2B shows a plot 205 of the location update frequency of the mobile unit as a function of time. The horizontal axis of plot 205 represents the elapsed time and the vertical axis represents the moving average of one or more location update frequencies determined by the mobile unit. Those skilled in the art, knowing the advantages of the present invention, recognize that the moving average may comprise any number of location update frequencies present or previously determined that can be combined using any weighting function, such as an exponentially weighted moving average. shall. In addition, the number of position update frequencies and / or weights are applied to these position update frequencies, where determining the moving average may be fixed or variable over time. The units of the moving average of elapsed time and position update frequencies are arbitrary and are not an important issue in the present invention. In the illustrated embodiment, the initial value 207 of the moving average is determined based on the initial value of the position update frequency 201.

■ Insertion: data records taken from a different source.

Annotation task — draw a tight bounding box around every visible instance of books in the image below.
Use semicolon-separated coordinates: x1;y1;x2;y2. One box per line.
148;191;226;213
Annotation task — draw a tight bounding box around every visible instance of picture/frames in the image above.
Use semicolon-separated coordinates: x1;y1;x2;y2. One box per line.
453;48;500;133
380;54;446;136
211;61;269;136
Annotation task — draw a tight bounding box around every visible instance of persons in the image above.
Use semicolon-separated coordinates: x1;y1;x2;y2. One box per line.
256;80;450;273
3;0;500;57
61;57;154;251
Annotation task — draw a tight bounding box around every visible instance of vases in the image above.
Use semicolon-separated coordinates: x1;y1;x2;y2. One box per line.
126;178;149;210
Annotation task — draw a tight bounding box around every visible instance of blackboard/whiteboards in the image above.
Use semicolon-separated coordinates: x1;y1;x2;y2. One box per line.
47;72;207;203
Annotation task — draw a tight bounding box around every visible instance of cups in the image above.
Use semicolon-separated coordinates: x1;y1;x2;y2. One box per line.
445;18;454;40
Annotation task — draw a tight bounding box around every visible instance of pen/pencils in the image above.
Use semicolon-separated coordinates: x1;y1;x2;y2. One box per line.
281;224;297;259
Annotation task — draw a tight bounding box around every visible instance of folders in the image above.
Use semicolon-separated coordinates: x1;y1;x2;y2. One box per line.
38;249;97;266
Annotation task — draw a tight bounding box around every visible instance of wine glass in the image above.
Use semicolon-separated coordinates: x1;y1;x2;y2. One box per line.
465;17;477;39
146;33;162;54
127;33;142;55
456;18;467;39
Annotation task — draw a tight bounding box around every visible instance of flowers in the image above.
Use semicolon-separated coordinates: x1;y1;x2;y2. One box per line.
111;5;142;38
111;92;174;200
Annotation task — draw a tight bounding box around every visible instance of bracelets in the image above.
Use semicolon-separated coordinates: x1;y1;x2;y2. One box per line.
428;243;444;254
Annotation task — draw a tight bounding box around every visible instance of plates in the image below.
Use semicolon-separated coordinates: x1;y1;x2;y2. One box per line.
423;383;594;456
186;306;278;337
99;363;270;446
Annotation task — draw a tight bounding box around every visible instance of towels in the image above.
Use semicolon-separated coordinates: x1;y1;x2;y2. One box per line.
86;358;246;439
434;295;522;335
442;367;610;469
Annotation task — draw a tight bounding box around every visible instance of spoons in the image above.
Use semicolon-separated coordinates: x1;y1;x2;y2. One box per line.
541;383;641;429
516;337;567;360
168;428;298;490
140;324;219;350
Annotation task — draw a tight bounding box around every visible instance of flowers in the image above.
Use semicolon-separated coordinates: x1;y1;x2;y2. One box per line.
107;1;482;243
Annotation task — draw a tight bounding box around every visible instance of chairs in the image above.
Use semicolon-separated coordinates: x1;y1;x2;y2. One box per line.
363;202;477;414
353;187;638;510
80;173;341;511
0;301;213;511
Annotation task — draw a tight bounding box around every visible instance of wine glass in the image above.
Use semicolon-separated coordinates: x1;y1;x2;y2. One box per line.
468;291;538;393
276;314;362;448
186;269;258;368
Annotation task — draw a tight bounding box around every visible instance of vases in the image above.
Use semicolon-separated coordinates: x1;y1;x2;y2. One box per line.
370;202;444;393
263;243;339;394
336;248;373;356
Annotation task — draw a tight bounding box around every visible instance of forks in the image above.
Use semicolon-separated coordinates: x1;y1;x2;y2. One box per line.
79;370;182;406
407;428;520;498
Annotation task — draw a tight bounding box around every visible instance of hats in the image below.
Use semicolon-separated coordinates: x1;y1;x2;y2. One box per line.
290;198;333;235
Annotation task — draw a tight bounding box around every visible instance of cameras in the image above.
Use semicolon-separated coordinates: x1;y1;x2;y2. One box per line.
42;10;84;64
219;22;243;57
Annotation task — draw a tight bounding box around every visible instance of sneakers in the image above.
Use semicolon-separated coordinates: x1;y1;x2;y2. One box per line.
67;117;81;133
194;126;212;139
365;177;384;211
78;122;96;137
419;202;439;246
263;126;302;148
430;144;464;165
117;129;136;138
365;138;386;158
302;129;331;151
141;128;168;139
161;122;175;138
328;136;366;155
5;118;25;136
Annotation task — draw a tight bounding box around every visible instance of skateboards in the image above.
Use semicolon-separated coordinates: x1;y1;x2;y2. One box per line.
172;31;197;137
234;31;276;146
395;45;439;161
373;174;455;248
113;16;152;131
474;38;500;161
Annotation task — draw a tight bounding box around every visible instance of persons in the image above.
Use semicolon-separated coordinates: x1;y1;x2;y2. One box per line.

Over time, the location update frequencies and / or the moving average determined by the mobile unit vary. For example, the location update frequency store 210 determined by the mobile unit may increase significantly above the threshold 215 indicating that the mobile unit may consider selecting a tracking area that includes multiple base stations. . However, the corresponding moving average 217, which is at least the weighted average of the location update frequency stores 201, 210, may not yet exceed the threshold 215. Thus, the mobile unit cannot select a larger tracking area. In the illustrated embodiment, it is assumed that the position update frequency of the moving average of the position update frequency is measured in the same units, so that the thresholds 215 are the same in both plots 200, 205. However, those skilled in the art, having the benefit of this disclosure, should recognize that this is not true in all cases.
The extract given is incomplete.